Chaque ville cananéenne construisait son sanctuaire en l’honneur de Baal, patron de la localité. On nommait des prêtres, chargés de diriger le culte dans ce sanctuaire et dans les nombreuses chapelles, élevées sur les hauteurs avoisinantes, connues sous le nom de “ hauts lieux ”. (II Rois 12:3.) Une image de leur dieu El ou Baal devait se trouver dans la chapelle, image que les adorateurs voyaient à peine, tandis qu’à l’extérieur, près de l’autel, se dressait une colonne de pierre, la matstsévah, symbole phallique du dieu. De plus, il devait y avoir un pieu sacré en bois qui représentait la déesse Ashérah, considérée comme la femme de “ el ”. Dans ces sanctuaires, on présentait des sacrifices d’offrande et de communion. Même des sacrifices humains étaient offerts sur ces autels (Ps. 106:37, 38). Là aussi, on adorait la déesse de la fertilité, Astarté, femme de Baal, en se prostituant dans le temple. Les assistants, hommes et femmes, chargés de ce service dans ces temples, étaient appelés qedêshîm et qedêshôth, ce qui signifiait “ personnes consacrées ”.7
Jéhovah, le Dieu d’Israël, mit les Israélites en garde contre l’adoration de Baal, et c’est pourquoi Il leur ordonna de la supprimer du pays dans lequel ils allaient entrer (Deut. 7:5, 6). Avant même qu’ils entrent en possession de la Terre promise, Satan induisit nombre d’entre eux à succomber aux relations sexuelles, pratiquées selon le culte de Baal, et à commettre même la fornication physique (Nomb. 25:2, 3 ; I Cor. 10:8). Plus tard, les Israélites tombèrent dans le piège des compromis avec le baalisme.
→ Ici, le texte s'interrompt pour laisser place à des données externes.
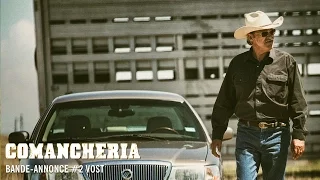 COMANCHERIA - Bande Annonce 2 VOST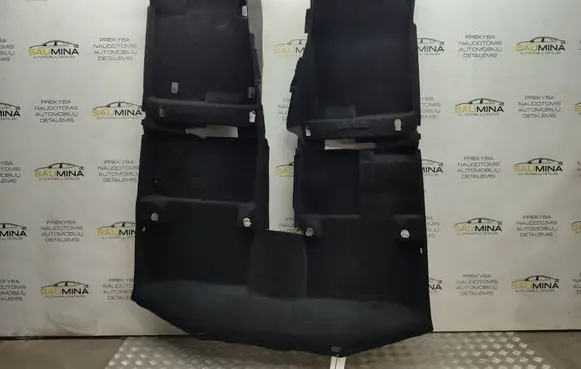 Hyundai Tucson IV NX4 Interior carpet 84260N7100NNB 84260N7100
Satan réussit à leur faire croire qu’ils pouvaient continuer à reconnaître Jéhovah comme leur Dieu national, et être “ réalistes ”, en prêtant à la fois une certaine attention aux forces matérielles qui font pousser les récoltes et rendent prolifères les troupeaux.
La triste expérience d’Israël, qui succomba au baalisme matérialiste, se reproduit aujourd’hui, à l’échelle mondiale, chez tous ceux qui prétendent servir le Dieu très-haut. C’est pourquoi les paroles de Jésus-Christ restent pleinement valables : “ Nul ne peut servir deux maîtres. ” (Mat. 6:24). De nos jours, les sectes religieuses de la chrétienté ne peuvent non plus servir le vrai Dieu du ciel et adorer Baal en même temps.
RÉFÉRENCES
1 II Rois 10:20-27 ; voyez You May Survive Armageddon into God’s New World, p. 277-279.
2 Light from the Ancient Past, 1946, par J. Finegan, p. 146-148.
3 Ancient Religions, 1950, par V. Ferm, chapitre sur La religion des Cananéens, par Theodor H. Gaster, p. 135-136.
4 Biblical Archaeology, 1957, par G. E. Wright, p. 105-111.
5 Juges 3:3 ; Nomb. 32:38 ; 33:7 ; II Sam. 13:23.
6 Ancient Religions, page 119.
7 Man’s Religions, 1949, par J. B. Noss, p. 493, 495.